▶ _INSTRUCTIONS FOR THE TASK_
Rewrite the asthma guidance passage between "2. In a child" and "a physical examination.", inclusive, substituting "epiglottitis" for "croup".

▶ _PROVIDED TEXT_
----

1. In patients of all ages with respiratory symptoms (acute, chronic, recurrent):

    1. Include asthma in the differential diagnosis.

    2. Confirm the diagnosis of asthma by appropriate use of:

      • history.

      • physical examination.

      • spirometry.

  2. In a child with acute respiratory distress, distinguish asthma or bronchiolitis from croup and foreign body aspiration by taking an appropriate history and doing a physical examination.

  3. In a known asthmatic, presenting either because of an acute exacerbation or for ongoing care, objectively determine the severity of the condition (e.g., with history, including the pattern of medication use), physical examination, spirometry). Do not underestimate severity.

  4. In a known asthmatic with an acute exacerbation:

    1. Treat the acute episode (e.g., use beta-agonists repeatedly and early steroids, and avoid under-treatment).

    2. Rule out co-morbid disease (e.g., complications, congestive heart failure, chronic obstructive pulmonary disease).

    3. Determine the need for hospitalization or discharge (basing the decision on the risk of recurrence or complications, and on the patient’s expectations and resources).

  5. For the ongoing (chronic) treatment of an asthmatic, propose a stepwise management plan including:

    • self-monitoring.

    • self-adjustment of medication.

    • when to consult back.

  1. For a known asthmatic patient, who has ongoing or recurrent symptoms:

    1. Assess severity and compliance with medication regimens.

    2. Recommend lifestyle adjustments (e.g., avoiding irritants, triggers) that may result in less recurrence and better control.


  • History of variable respiratory symptoms

    • Generally more than one respiratory symptom (wheeze, dyspnea, cough, chest tightness)

      • Isolated cough in adults is seldom due to asthma

    • Worse at night or early morning (on waking)

    • Symptoms vary over time and in intensity

    • Triggered by endogenous/exogenous stimuli (exercise, laughter, allergens, changes in weather, irritants - eg. car fumes, viral infections)

----

▶ _DATA FOR ANALYSIS_
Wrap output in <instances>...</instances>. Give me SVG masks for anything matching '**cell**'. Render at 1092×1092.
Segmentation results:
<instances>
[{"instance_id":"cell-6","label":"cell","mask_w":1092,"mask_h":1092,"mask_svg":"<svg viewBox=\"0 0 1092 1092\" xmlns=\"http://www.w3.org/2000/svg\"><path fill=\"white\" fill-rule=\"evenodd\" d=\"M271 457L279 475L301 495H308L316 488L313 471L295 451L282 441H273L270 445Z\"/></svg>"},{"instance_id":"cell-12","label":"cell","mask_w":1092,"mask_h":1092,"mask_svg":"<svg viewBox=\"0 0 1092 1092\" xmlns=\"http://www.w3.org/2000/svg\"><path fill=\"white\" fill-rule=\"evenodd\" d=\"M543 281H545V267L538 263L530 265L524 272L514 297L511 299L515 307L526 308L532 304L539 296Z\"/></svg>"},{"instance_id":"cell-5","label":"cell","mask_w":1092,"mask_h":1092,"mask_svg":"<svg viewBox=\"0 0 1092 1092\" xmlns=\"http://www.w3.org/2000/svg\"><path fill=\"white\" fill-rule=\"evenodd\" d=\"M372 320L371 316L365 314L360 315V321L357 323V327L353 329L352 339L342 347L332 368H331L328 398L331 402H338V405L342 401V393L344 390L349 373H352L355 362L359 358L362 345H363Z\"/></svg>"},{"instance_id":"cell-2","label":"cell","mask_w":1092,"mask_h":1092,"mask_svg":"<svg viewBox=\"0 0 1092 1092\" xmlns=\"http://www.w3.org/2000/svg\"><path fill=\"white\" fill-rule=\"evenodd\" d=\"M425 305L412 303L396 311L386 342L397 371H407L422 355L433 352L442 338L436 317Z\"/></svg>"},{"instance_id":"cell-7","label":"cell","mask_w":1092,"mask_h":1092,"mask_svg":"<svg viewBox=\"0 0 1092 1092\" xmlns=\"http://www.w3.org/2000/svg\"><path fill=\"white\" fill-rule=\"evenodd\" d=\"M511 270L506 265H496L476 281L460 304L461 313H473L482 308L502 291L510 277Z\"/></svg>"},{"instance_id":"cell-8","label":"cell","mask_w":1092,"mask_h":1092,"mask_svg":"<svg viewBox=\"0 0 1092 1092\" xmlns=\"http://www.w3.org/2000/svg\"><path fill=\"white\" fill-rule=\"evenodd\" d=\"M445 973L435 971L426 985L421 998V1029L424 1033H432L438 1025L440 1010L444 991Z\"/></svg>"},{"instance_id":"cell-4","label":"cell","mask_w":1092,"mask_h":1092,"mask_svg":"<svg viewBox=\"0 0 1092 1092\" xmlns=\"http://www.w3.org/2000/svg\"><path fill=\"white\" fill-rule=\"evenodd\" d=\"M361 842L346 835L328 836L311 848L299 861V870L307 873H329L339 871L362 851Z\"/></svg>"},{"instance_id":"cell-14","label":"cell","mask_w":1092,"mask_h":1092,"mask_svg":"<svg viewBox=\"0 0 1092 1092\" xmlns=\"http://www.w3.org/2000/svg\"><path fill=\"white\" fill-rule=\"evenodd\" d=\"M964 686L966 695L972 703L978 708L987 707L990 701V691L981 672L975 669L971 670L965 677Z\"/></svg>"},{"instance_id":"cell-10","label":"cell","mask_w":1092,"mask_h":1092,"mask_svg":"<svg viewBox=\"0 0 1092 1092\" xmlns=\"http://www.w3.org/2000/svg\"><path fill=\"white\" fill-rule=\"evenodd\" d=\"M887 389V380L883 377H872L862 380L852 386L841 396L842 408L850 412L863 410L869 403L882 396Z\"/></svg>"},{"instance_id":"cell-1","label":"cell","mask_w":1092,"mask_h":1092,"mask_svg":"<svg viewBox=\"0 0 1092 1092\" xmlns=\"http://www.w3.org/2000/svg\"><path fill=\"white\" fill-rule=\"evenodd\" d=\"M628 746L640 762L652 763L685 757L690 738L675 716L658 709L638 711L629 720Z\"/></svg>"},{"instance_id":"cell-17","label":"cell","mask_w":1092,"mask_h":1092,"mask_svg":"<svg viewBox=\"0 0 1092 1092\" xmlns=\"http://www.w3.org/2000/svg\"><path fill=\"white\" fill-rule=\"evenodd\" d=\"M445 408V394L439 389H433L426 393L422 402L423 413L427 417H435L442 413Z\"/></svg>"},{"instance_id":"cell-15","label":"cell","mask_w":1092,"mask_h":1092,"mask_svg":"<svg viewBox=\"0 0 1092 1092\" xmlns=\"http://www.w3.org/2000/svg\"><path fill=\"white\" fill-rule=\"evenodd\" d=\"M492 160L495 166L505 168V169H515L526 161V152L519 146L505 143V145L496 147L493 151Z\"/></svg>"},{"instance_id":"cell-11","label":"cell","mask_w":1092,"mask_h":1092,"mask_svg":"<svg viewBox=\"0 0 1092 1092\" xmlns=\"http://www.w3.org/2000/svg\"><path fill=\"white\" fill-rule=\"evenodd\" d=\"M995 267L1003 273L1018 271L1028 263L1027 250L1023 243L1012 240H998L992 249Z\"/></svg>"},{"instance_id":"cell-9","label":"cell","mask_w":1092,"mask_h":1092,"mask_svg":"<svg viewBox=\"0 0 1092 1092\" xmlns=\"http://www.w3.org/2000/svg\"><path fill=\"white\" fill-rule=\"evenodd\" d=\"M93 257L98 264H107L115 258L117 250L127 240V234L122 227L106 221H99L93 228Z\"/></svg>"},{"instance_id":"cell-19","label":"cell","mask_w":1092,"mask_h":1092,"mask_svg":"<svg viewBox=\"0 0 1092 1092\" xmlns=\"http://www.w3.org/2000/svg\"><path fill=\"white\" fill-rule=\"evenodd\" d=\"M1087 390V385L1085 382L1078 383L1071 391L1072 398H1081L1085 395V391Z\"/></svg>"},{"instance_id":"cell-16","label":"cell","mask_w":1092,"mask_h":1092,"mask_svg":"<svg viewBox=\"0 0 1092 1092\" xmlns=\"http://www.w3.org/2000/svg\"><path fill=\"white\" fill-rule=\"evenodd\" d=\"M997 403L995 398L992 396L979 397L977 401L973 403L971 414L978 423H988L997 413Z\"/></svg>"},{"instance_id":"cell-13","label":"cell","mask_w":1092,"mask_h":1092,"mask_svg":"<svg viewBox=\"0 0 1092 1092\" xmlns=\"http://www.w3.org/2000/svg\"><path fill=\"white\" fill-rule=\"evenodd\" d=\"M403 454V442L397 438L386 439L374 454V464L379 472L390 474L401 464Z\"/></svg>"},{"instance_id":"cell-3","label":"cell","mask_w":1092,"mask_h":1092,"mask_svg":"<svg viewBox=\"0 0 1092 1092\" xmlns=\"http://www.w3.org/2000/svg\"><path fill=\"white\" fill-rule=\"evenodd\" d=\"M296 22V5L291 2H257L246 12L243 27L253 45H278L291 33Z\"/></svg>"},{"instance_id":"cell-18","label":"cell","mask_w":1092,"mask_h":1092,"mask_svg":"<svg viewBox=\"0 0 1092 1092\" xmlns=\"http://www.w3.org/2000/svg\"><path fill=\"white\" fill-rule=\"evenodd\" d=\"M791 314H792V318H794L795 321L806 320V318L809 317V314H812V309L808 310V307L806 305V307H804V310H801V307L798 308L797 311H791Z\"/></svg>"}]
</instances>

----

▶ _WRITTEN RESPONSE_
2. In a child with acute respiratory distress, distinguish asthma or bronchiolitis from epiglottitis and foreign body aspiration by taking an appropriate history and doing a physical examination.